PETIT PROBLÈME A >> Rassemblez toutes les lignes des entrées où figure le mot « image » et recopiez-les.

TEXTE PRÉSENTÉ >>
⁂

50. En premier lieu, il ressort des pièces du dossier, notamment des mesures d'instruction diligentées par la dixième chambre de la
section du contentieux, ainsi que des échanges intervenus au cours de la séance orale d'instruction qui s'est tenue le 22 mars 2021,
que l'obligation de conservation généralisée et indifférenciée des données de connexion pour une période d'un an, imposée aux
opérateurs sur le fondement des dispositions mentionnées aux points 16, 18, 21 et 22, est une condition déterminante de succès des
enquêtes conduites en vue de la recherche, de la constatation et de la poursuite des auteurs d'infractions à caractère criminel et
délictuel. L'exploitation ultérieure de ces données, en particulier des données de localisation du détenteur d'un équipement terminal,
est en effet, dans de très nombreuses hypothèses, l'unique moyen de retrouver leurs auteurs. Il ne ressort en outre pas des pièces du
dossier que des méthodes alternatives puissent utilement s'y substituer. Par construction, les méthodes d'investigation traditionnelles,
telles que les filatures et les surveillances, outre les aléas auxquelles elles sont confrontées, ne permettent pas d'apporter d'éléments
sur des événements passés et sont inefficaces pour les infractions dématérialisées. Les méthodes d'investigation scientifique, telles
que la recherche d'empreintes digitales et de traces génétiques, ne peuvent être efficaces que si des éléments matériels sont laissés
par les auteurs d'infraction. A l'inverse, s'il existe des méthodes d'investigation complexes présentant une réelle efficacité pour
l'élucidation des crimes et délits, comme la captation de données en temps réel, elles sont plus intrusives et plus attentatoires aux
libertés. L'accès différé aux données de connexion revêt une importance d'autant plus cruciale que l'utilisation des moyens de
communications électroniques, notamment cryptées, constitue un instrument qui facilite la commission de ces crimes et délits et rend
plus difficile la recherche de leurs auteurs. Il permet, à l'inverse, de lever les soupçons pesant sur des personnes suspectées, à tort, d'y
être impliquées.

⁂

MATÉRIEL FOURNI >>
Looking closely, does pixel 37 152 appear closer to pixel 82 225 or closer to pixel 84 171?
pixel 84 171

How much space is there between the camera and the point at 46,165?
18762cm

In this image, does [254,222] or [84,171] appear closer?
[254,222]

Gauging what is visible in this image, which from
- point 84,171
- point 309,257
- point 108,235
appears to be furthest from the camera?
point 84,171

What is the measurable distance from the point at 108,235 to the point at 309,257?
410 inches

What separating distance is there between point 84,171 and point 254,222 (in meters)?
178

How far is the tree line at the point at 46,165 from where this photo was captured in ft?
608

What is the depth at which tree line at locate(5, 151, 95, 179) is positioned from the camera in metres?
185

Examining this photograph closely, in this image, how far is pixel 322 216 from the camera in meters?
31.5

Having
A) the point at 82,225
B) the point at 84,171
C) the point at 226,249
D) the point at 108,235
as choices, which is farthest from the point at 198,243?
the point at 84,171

⁂

PETIT PROBLÈME B >> D'après le texte présenté, pendant combien de temps les opérateurs doivent-ils conserver les données de connexion ?

RÉPONSE ATTENDUE A >>
In this image, does [254,222] or [84,171] appear closer?
Gauging what is visible in this image, which from
Examining this photograph closely, in this image, how far is pixel 322 216 from the camera in meters?

RÉPONSE ATTENDUE B >> Pendant un an.